Pictures paired with source code:
▶

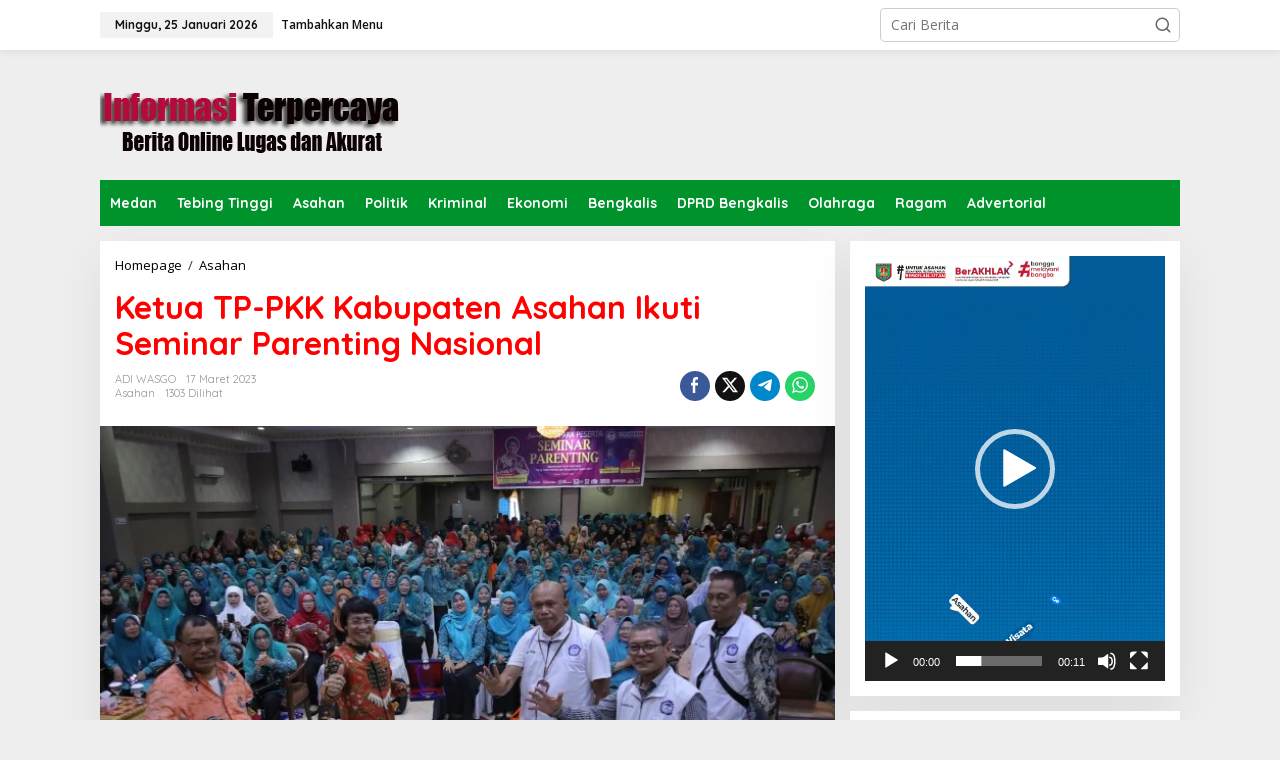

--- FILE ---
content_type: text/html; charset=utf-8
request_url: https://www.google.com/recaptcha/api2/aframe
body_size: 269
content:
<!DOCTYPE HTML><html><head><meta http-equiv="content-type" content="text/html; charset=UTF-8"></head><body><script nonce="xM0LjQ2necQ1YpZ5jkG9jQ">/** Anti-fraud and anti-abuse applications only. See google.com/recaptcha */ try{var clients={'sodar':'https://pagead2.googlesyndication.com/pagead/sodar?'};window.addEventListener("message",function(a){try{if(a.source===window.parent){var b=JSON.parse(a.data);var c=clients[b['id']];if(c){var d=document.createElement('img');d.src=c+b['params']+'&rc='+(localStorage.getItem("rc::a")?sessionStorage.getItem("rc::b"):"");window.document.body.appendChild(d);sessionStorage.setItem("rc::e",parseInt(sessionStorage.getItem("rc::e")||0)+1);localStorage.setItem("rc::h",'1769319592723');}}}catch(b){}});window.parent.postMessage("_grecaptcha_ready", "*");}catch(b){}</script></body></html>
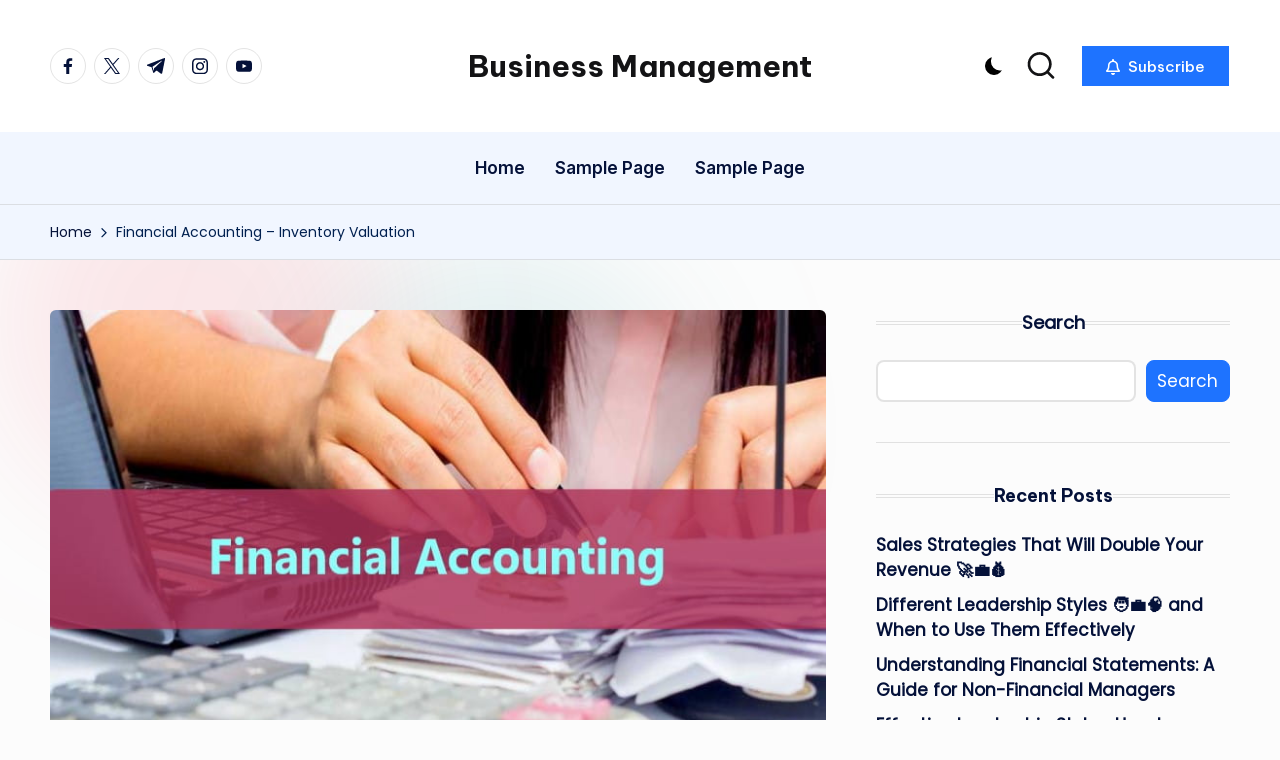

--- FILE ---
content_type: text/css
request_url: https://businessmanagement.softecks.in/wp-content/themes/blogdash/style.css?ver=6.9
body_size: 2007
content:
/*
Theme Name: Blogdash
Author: Peregrine themes
Template: bloghash
Text Domain: blogdash
Description: Blogdash is the perfect pick for bloggers seeking a lightweight, customizable theme that suits them just right. With plenty of options to adjust colors and typography, making your site unique is a breeze. It’s SEO friendly and fully compatible with WPML, Gutenberg, Elementor, WooCommerce, and supports translation and RTL. Live preview: https://demo.peregrine-themes.com/bloghash/blogdash.
Author URI: https://peregrine-themes.com/
Version: 1.0.1
Requires at least: 5.0
Tested up to: 6.6
Requires PHP: 5.6
License: GPLv2 or later
License URI: http://www.gnu.org/licenses/gpl-2.0.html
Tags: two-columns, right-sidebar, left-sidebar, footer-widgets, blog, news, entertainment, custom-background, custom-menu, custom-logo, post-formats, sticky-post, editor-style, threaded-comments, translation-ready, custom-colors, featured-images, full-width-template, theme-options, flexible-header, wide-blocks
*/

/* Blogdash */

.blogdash {
    --bloghash-radius: 6px;
    background-color: #fcfcfc;
}

.blogdash .bloghash-article.post.sticky {
    outline: none;
}

.blogdash.bloghash-blog-horizontal .col-xs-12:not(:last-child) .bloghash-article {
    padding-bottom: 2.4rem;
    border-bottom: 1px solid rgba(229, 231, 235, .8);
}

◀

▶ _WORK INSTRUCTION_
Please report every line in the entries above that holds the string "Requires".

▶ _TASK SOLUTION_
Requires at least: 5.0
Requires PHP: 5.6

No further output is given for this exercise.